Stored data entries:
::::::

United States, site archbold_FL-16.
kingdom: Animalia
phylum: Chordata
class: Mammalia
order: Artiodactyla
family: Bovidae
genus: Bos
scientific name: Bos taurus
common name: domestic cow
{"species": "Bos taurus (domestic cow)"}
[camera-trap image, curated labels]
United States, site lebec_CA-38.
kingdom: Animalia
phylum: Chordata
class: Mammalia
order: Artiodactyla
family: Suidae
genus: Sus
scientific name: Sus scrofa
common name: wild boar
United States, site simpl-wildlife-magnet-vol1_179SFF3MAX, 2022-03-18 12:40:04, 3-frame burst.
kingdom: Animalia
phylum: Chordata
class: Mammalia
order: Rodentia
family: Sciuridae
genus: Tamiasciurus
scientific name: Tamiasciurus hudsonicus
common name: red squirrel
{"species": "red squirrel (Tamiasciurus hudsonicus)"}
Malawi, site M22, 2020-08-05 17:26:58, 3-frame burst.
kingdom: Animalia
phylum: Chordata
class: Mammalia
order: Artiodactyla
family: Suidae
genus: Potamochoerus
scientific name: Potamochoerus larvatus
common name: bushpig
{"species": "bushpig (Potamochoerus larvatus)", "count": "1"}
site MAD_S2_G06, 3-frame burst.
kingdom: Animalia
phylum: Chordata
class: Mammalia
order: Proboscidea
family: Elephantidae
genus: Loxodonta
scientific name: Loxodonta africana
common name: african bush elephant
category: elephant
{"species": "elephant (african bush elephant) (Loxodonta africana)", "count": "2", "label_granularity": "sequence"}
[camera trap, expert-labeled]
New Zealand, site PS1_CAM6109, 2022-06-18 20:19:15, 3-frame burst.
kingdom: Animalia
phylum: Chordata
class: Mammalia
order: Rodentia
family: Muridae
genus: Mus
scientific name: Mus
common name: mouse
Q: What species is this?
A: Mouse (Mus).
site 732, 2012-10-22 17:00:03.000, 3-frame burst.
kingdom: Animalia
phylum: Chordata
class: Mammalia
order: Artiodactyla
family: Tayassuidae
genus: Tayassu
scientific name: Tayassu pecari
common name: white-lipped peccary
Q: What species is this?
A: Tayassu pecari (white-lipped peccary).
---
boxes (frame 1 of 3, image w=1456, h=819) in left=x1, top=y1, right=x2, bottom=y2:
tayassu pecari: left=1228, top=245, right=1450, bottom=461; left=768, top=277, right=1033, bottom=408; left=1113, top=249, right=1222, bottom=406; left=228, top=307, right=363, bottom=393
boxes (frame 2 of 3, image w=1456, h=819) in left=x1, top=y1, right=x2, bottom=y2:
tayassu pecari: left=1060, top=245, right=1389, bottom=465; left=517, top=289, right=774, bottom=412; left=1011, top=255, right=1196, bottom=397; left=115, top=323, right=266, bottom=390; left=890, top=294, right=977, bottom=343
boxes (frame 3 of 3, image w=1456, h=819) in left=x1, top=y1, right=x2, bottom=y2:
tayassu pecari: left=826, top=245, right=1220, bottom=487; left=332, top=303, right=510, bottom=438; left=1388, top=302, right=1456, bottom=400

::::::

### Work instruction:
Using the entries above, give the number of lines that include "Potamochoerus", with no added words.

### Completed task:
3